Abstract
Between 1058 and 1072CE, the Fatimid state in Egypt and Syria experienced a combination of famine and civil war that devastated the Fatimid state as a whole and the city of Fustat/Cairo in particular. These events changed forever the political structure of the Fatimid state, led to the partial destruction of Fustat, and seem to have wrought profound demographic changes throughout the country. Despite the apparent importance of these events, little research has been done to analyze them. Some of this neglect has to do with the fact that many of the traditional sources for the Fatimid period are written later and are not forthcoming about the events of this crisis or the people involved.

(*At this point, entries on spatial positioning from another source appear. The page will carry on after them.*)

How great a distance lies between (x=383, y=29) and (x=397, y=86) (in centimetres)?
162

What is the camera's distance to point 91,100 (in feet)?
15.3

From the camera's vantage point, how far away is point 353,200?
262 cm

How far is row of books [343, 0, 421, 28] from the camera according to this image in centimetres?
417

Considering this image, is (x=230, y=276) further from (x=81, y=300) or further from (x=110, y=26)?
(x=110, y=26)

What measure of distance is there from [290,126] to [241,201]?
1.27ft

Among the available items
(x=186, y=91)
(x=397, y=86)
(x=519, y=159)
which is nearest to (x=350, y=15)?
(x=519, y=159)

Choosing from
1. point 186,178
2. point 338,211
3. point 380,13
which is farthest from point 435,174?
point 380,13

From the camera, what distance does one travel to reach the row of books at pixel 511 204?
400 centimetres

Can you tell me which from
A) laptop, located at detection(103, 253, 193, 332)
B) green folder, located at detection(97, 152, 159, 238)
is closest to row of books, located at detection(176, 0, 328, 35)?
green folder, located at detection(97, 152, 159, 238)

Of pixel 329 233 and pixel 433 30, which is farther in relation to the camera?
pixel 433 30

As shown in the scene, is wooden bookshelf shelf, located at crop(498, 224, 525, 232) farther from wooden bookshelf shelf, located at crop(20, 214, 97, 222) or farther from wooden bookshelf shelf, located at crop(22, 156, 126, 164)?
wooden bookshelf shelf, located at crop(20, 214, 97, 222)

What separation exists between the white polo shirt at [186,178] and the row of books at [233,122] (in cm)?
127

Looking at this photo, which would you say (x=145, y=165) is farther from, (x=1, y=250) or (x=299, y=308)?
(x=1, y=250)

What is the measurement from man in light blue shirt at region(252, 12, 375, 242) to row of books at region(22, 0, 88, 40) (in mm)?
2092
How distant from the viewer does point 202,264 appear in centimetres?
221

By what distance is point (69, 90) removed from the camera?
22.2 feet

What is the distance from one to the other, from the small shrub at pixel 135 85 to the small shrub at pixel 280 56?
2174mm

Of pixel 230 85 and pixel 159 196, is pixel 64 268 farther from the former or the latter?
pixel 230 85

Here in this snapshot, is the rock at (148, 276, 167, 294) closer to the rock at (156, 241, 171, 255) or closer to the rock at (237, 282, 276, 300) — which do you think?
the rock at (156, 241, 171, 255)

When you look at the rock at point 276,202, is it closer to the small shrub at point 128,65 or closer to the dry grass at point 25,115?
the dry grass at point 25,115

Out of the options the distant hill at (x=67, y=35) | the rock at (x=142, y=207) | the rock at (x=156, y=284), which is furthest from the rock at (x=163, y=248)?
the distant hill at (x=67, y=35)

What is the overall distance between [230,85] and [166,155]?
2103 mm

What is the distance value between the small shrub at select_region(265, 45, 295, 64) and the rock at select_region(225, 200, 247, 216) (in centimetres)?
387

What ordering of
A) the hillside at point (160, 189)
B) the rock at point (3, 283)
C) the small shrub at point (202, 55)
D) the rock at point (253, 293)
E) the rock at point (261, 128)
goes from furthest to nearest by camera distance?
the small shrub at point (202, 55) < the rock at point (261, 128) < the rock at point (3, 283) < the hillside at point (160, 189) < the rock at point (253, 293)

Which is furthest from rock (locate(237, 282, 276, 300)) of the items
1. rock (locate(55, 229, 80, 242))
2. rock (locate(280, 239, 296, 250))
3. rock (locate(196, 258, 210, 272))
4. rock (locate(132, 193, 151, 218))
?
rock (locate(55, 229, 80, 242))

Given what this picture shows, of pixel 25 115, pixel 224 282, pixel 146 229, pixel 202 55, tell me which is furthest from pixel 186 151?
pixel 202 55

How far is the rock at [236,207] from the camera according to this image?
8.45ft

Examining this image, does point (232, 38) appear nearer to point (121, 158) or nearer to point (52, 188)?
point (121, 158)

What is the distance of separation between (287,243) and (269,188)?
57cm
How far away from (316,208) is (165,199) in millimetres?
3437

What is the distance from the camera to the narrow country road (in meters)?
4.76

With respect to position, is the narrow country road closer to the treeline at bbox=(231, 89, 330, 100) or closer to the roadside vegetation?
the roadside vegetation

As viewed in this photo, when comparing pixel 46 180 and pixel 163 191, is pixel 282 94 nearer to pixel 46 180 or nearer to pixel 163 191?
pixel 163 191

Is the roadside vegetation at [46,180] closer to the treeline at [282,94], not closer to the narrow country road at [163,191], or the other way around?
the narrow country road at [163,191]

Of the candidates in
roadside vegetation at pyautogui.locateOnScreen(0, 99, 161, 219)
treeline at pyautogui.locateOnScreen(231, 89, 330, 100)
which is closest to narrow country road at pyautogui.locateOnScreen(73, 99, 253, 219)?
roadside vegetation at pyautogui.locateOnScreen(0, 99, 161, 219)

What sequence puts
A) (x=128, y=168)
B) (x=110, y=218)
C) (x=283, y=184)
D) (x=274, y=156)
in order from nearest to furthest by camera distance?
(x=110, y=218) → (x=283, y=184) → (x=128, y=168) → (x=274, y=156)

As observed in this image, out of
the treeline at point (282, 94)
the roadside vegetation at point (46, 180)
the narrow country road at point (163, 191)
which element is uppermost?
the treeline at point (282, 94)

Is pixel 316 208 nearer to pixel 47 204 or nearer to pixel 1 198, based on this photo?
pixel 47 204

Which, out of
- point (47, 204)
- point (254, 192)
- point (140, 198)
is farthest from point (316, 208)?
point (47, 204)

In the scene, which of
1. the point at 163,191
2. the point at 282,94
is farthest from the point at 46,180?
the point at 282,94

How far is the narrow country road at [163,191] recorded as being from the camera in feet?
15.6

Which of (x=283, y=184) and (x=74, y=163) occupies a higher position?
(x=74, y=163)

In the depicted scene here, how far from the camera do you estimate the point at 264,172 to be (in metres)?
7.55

What I propose to do in this paper is to explore this crisis from a variety of perspectives using the available narrative and, to a lesser extent, documentary sources, as well as paleo-climatological studies. I hope to illustrate that while this crisis had climatological dimensions, it was fundamentally a political crisis that left scars on elites and non-elites alike. In examining the intellectual establishment of Fatimid Cairo through the lives and writings of intellectuals who lived through the 1060s this paper traces a variety of intellectual reactions that vary by community and by individual. In general there is a sense of a tightening of communal bonds and increased defensiveness in all communities, although there are differences in how this is expressed. Although the social aspects of this crisis are the hardest to trace, there is a sense ordinary life went on throughout the crisis despite the profound hardships visited on non-elites by the political and environmental troubles. This adds to the hypothesis that the crisis was a political crisis that was more difficult to manage for those most closely connected to the Fatimid government. Finally, this paper looks at the differences between the expressions of the crisis in various parts of the Fatimid state and finds that while the effects of the crisis on Cairo/Fustat are evident, areas outside of Cairo experienced the crisis in widely divergent ways.